> _Exercise aim_
Nothing other than the lines from the one containing "The image presented" through the close of the entries below should be printed, each exactly.

····················

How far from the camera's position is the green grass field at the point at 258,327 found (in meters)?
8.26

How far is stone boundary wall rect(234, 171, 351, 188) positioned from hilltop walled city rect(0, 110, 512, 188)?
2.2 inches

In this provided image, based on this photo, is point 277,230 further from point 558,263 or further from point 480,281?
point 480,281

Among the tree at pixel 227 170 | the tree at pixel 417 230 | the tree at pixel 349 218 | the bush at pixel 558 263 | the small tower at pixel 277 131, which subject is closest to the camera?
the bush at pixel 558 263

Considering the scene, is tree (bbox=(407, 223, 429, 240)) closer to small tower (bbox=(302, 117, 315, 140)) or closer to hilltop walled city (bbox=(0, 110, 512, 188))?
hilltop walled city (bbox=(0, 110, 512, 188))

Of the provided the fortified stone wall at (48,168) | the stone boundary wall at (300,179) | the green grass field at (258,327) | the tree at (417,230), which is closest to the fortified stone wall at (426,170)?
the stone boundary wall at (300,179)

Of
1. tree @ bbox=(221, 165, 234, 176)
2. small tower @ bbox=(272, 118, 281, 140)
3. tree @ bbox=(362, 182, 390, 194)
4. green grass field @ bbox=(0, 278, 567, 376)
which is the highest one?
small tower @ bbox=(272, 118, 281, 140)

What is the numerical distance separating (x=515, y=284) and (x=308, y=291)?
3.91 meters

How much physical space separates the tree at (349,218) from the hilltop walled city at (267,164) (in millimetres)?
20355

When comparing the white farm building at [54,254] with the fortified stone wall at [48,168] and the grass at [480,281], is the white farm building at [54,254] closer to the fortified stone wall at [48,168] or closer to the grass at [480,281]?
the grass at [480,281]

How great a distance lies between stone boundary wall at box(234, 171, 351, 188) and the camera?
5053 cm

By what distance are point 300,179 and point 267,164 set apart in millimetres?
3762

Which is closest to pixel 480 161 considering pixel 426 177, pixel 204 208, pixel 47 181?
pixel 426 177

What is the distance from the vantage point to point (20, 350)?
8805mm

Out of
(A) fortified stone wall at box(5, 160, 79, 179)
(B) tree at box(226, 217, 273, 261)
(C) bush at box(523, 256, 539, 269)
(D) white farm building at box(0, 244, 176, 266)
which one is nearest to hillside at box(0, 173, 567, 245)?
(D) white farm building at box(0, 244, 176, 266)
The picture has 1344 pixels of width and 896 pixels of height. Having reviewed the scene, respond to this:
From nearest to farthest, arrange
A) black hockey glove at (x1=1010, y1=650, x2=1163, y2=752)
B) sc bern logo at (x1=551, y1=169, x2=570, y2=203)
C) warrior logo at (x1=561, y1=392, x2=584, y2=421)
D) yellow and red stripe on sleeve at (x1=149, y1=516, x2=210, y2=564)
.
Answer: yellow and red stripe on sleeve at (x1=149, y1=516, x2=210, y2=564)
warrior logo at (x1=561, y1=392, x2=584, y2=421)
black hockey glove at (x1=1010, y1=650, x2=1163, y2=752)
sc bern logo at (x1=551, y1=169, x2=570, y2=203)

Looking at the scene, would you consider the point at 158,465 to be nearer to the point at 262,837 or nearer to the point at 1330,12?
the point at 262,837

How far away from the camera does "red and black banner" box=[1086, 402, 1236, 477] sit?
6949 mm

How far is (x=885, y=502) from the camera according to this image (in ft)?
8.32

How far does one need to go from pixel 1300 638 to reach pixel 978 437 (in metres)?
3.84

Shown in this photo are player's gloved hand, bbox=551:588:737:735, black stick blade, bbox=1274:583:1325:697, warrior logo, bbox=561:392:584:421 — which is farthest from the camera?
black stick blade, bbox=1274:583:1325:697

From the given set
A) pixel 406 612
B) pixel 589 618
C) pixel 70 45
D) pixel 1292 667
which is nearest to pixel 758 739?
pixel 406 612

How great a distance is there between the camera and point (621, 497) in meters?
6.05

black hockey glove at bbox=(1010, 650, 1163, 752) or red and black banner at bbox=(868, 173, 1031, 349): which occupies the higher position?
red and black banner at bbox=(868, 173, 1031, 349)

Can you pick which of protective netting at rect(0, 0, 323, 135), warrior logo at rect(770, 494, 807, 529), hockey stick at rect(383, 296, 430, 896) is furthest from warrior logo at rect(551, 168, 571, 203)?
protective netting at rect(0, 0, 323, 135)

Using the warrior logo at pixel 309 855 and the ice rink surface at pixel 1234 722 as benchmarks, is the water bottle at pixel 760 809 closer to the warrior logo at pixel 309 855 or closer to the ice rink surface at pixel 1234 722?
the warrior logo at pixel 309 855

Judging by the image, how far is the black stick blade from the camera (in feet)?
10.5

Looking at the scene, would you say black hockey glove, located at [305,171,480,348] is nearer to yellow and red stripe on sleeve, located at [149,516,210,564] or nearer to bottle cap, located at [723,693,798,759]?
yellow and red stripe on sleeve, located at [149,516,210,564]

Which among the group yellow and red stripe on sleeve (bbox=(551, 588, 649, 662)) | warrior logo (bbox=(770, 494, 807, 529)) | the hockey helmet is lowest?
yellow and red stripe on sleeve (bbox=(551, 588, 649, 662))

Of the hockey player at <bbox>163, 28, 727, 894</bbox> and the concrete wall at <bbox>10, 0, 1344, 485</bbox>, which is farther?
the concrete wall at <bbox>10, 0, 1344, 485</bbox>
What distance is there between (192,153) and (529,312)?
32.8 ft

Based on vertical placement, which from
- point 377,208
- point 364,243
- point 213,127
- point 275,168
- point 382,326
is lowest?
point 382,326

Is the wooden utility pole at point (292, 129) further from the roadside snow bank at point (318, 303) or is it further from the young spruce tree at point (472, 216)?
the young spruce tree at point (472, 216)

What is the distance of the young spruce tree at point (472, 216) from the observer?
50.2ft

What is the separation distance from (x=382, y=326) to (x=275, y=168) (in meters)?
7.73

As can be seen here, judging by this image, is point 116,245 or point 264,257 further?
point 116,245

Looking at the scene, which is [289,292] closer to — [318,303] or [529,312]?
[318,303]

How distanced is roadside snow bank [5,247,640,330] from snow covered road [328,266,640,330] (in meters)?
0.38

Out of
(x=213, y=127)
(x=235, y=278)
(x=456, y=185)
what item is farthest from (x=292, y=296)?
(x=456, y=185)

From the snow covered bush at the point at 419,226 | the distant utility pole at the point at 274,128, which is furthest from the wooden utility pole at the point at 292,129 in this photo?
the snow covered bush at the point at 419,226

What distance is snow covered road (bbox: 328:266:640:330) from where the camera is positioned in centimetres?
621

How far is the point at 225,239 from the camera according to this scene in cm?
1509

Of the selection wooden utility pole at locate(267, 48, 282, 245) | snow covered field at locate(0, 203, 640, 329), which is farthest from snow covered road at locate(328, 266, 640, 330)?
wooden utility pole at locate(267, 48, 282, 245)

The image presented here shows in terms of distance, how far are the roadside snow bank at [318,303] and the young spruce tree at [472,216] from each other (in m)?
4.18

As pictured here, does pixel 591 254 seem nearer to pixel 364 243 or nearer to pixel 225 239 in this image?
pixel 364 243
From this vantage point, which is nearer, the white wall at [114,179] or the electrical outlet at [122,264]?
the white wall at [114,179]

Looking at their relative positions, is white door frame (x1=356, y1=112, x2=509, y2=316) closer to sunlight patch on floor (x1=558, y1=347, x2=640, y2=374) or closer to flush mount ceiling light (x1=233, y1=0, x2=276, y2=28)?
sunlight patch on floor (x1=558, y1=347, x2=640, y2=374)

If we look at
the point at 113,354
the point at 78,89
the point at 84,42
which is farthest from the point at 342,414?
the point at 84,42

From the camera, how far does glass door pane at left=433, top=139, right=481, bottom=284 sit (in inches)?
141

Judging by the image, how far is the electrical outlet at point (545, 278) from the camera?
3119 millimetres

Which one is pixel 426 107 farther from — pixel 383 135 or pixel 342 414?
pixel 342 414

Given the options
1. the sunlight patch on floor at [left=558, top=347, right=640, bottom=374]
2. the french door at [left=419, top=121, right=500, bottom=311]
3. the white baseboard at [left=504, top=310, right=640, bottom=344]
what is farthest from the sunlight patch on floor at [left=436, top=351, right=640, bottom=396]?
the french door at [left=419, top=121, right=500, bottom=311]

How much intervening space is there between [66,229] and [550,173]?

····················

> _Exercise answer_
The image presented here shows in terms of distance, how far are the roadside snow bank at [318,303] and the young spruce tree at [472,216] from each other (in m)?
4.18

As pictured here, does pixel 591 254 seem nearer to pixel 364 243 or nearer to pixel 225 239 in this image?
pixel 364 243
From this vantage point, which is nearer, the white wall at [114,179] or the electrical outlet at [122,264]?
the white wall at [114,179]

Looking at their relative positions, is white door frame (x1=356, y1=112, x2=509, y2=316) closer to sunlight patch on floor (x1=558, y1=347, x2=640, y2=374) or closer to flush mount ceiling light (x1=233, y1=0, x2=276, y2=28)?
sunlight patch on floor (x1=558, y1=347, x2=640, y2=374)

If we look at
the point at 113,354
the point at 78,89
the point at 84,42
which is farthest from the point at 342,414?
the point at 84,42

From the camera, how far does glass door pane at left=433, top=139, right=481, bottom=284 sit (in inches)?
141

Judging by the image, how far is the electrical outlet at point (545, 278) from the camera?
3119 millimetres

Which one is pixel 426 107 farther from — pixel 383 135 or pixel 342 414?
pixel 342 414

Given the options
1. the sunlight patch on floor at [left=558, top=347, right=640, bottom=374]
2. the french door at [left=419, top=121, right=500, bottom=311]
3. the white baseboard at [left=504, top=310, right=640, bottom=344]
what is farthest from the sunlight patch on floor at [left=436, top=351, right=640, bottom=396]?
the french door at [left=419, top=121, right=500, bottom=311]

How much intervening space is there between [66,229] and [550,173]?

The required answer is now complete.